EXERCISE BRIEF: In full and without alteration, write out the lines below.

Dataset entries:
- - - - -

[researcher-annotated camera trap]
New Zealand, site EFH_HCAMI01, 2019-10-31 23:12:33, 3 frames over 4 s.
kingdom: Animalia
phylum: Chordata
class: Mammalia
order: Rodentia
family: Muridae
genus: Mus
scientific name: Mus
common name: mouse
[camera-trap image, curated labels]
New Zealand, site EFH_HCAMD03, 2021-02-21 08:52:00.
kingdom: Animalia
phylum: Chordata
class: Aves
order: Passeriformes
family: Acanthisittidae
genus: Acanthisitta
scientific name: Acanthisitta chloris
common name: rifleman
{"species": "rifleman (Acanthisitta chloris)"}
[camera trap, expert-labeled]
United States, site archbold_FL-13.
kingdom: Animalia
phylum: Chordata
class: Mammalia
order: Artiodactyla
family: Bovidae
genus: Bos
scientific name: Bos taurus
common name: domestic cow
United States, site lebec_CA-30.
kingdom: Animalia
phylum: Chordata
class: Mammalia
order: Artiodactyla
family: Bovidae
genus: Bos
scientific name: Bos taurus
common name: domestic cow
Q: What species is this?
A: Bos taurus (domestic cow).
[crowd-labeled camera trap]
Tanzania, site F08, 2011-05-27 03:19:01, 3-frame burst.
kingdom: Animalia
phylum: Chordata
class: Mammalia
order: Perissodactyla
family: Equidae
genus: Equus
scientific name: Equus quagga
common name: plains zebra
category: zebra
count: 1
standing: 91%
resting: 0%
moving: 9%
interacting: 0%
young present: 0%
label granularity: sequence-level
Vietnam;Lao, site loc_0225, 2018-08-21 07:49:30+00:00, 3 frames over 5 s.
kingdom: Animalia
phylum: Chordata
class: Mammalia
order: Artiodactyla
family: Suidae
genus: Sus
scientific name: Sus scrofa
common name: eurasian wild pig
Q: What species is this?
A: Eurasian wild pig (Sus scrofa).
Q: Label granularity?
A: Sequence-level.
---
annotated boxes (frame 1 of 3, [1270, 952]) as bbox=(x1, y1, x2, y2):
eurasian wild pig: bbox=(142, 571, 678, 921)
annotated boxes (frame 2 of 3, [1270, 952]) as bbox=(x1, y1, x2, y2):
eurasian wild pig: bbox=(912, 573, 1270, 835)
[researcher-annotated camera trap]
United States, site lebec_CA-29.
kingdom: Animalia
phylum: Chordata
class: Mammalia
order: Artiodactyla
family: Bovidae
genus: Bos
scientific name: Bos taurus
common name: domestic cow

- - - - -

EXERCISE RESPONSE:
[researcher-annotated camera trap]
New Zealand, site EFH_HCAMI01, 2019-10-31 23:12:33, 3 frames over 4 s.
kingdom: Animalia
phylum: Chordata
class: Mammalia
order: Rodentia
family: Muridae
genus: Mus
scientific name: Mus
common name: mouse
[camera-trap image, curated labels]
New Zealand, site EFH_HCAMD03, 2021-02-21 08:52:00.
kingdom: Animalia
phylum: Chordata
class: Aves
order: Passeriformes
family: Acanthisittidae
genus: Acanthisitta
scientific name: Acanthisitta chloris
common name: rifleman
{"species": "rifleman (Acanthisitta chloris)"}
[camera trap, expert-labeled]
United States, site archbold_FL-13.
kingdom: Animalia
phylum: Chordata
class: Mammalia
order: Artiodactyla
family: Bovidae
genus: Bos
scientific name: Bos taurus
common name: domestic cow
United States, site lebec_CA-30.
kingdom: Animalia
phylum: Chordata
class: Mammalia
order: Artiodactyla
family: Bovidae
genus: Bos
scientific name: Bos taurus
common name: domestic cow
Q: What species is this?
A: Bos taurus (domestic cow).
[crowd-labeled camera trap]
Tanzania, site F08, 2011-05-27 03:19:01, 3-frame burst.
kingdom: Animalia
phylum: Chordata
class: Mammalia
order: Perissodactyla
family: Equidae
genus: Equus
scientific name: Equus quagga
common name: plains zebra
category: zebra
count: 1
standing: 91%
resting: 0%
moving: 9%
interacting: 0%
young present: 0%
label granularity: sequence-level
Vietnam;Lao, site loc_0225, 2018-08-21 07:49:30+00:00, 3 frames over 5 s.
kingdom: Animalia
phylum: Chordata
class: Mammalia
order: Artiodactyla
family: Suidae
genus: Sus
scientific name: Sus scrofa
common name: eurasian wild pig
Q: What species is this?
A: Eurasian wild pig (Sus scrofa).
Q: Label granularity?
A: Sequence-level.
---
annotated boxes (frame 1 of 3, [1270, 952]) as bbox=(x1, y1, x2, y2):
eurasian wild pig: bbox=(142, 571, 678, 921)
annotated boxes (frame 2 of 3, [1270, 952]) as bbox=(x1, y1, x2, y2):
eurasian wild pig: bbox=(912, 573, 1270, 835)
[researcher-annotated camera trap]
United States, site lebec_CA-29.
kingdom: Animalia
phylum: Chordata
class: Mammalia
order: Artiodactyla
family: Bovidae
genus: Bos
scientific name: Bos taurus
common name: domestic cow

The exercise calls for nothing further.